Hoezeer ik sporters ook waardeer die op zoek gaan naar allerlei winstpunten, trok ik bij Koos toch snel de conclusie dat hij de verkeerde kant op dacht. De sportvoedingspiramide die ik hanteer bij het geven van voedingsadvies, laat zien dat alles rust op een gezonde basisvoeding. De allereerste vraag is dus of de basisvoeding tegemoet komt aan de behoeften van de sporter en of er geen tekorten ontstaan.sportpiramide

Timing van sportspecifieke voeding

De 2e laag van de sportvoedingspiramide is de sportspecifieke voeding. De belangrijkste vraag bij sportspecifieke voeding is welke voedingsstoffen nodig zijn rondom de training om er winst uit te halen en je prestatie te verbeteren. Een juiste timing van voeding is van groot belang. Ik leg aan sporters zoals Koos uit op welk moment je voorafgaand aan een training je maaltijd moet nemen om de energie optimaal te gebruiken, en toch maagdarmklachten te voorkómen. Daarnaast is het belangrijk te weten wanneer je moet drinken en wát je moet drinken, en wat en hoeveel je moet aanvullen na de training of wedstrijd.

Bij mogelijke tekorten

En dan volgt het topje van de piramide: de sportspecialistische voeding, oftewel sportsupplementen. Dit topje heeft alleen nut als de voorgaande twee lagen goed zijn ingevuld. Pas dan kun je kijken of bepaalde supplementen nog meerwaarde hebben. Met supplementen kun je een mogelijk tekort aanvullen, bijvoorbeeld vitamine D, of een prestatiebevorderend effect bereiken. Het is belangrijk kritisch te kijken naar het wetenschappelijk bewijs van zo’n supplement. Soms worden er gouden bergen beloofd, terwijl de wetenschappelijke onderbouwing mager is. Bovendien zijn sommige supplementen echt af te raden, omdat ze een negatief effect kunnen hebben op de gezondheid of stoffen bevatten die op de dopinglijst voorkomen.

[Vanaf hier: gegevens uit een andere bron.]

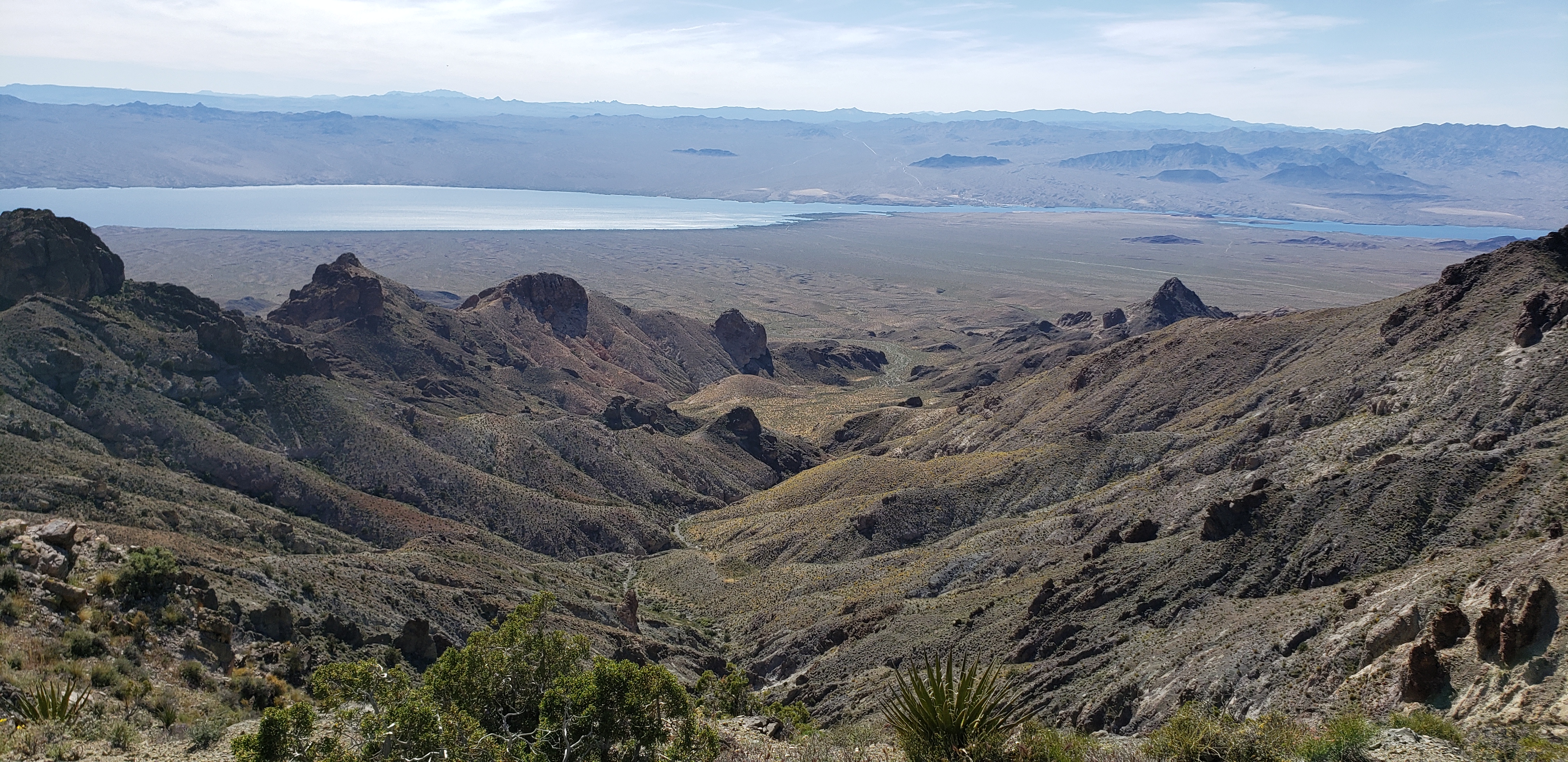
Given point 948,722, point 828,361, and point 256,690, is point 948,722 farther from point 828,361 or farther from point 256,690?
point 828,361

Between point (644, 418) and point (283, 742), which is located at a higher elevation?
point (283, 742)

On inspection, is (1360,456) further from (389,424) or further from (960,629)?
(389,424)

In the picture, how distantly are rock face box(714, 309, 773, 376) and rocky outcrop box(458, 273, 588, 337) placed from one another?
19932 mm

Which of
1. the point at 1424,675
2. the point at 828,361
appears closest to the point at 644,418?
the point at 828,361

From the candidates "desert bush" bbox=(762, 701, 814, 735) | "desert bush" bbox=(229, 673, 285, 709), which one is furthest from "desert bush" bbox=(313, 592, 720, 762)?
"desert bush" bbox=(762, 701, 814, 735)

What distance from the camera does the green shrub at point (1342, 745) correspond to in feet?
54.0

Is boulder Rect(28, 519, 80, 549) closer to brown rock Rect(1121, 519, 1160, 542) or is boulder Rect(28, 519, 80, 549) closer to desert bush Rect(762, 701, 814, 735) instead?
desert bush Rect(762, 701, 814, 735)

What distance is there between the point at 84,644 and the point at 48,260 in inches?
1869

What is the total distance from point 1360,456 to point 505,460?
44646mm

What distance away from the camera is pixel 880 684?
33.2m

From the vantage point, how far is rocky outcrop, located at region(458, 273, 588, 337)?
105812mm

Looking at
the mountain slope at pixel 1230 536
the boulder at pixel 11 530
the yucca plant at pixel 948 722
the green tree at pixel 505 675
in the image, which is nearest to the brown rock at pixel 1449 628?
the mountain slope at pixel 1230 536

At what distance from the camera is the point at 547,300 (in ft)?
353

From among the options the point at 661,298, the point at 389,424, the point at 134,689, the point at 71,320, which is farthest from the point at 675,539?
the point at 661,298
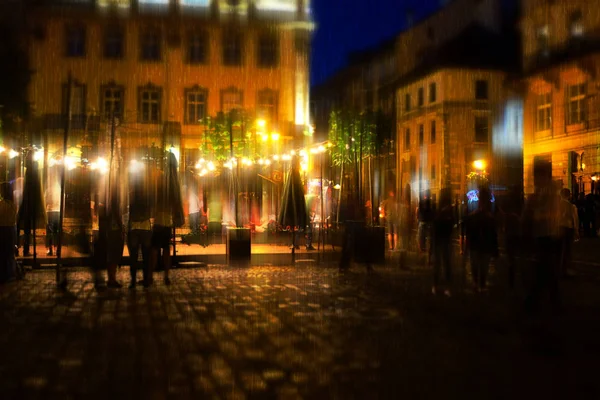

Analyse eet- en trainingspatroon

Terug naar Koos. Na analyse van zijn eet- en trainingspatroon bleek dat Koos uit zijn basisvoeding nog veel winst kon halen. Koos bleek een grote eter, maar haalde zijn energie voornamelijk uit producten met veel loze suikers. Daardoor lag de inname aan met name B-vitamines, magnesium en ijzer onder zijn behoefte.

Overload aan koolhydraten

Ook bij de timing van de maaltijden ging Koos de mist in. Hij trainde vaak ’s ochtends en vond het lastig om voldoende te eten bij het ontbijt. Het gebrek aan energie compenseerde hij vervolgens tijdens de training met energiedrankjes en sportgelletjes. Dat zorgde voor een overload aan koolhydraten dat als een blok op zijn maag lag. En ook na de training wachtte Koos te lang met het aanvullen van directe koolhydraten, vocht en eiwit.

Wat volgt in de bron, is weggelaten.